> [WORK TASK]
Every line from the one that includes "class: Mammalia" to the end of the entries should be written out exactly, with the first and last included.

==== DATA UNDER STUDY

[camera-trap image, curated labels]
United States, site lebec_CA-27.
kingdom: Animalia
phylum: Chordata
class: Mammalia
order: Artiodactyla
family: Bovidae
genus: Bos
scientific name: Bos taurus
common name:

========

> [THE COMPLETED TASK]
class: Mammalia
order: Artiodactyla
family: Bovidae
genus: Bos
scientific name: Bos taurus
common name:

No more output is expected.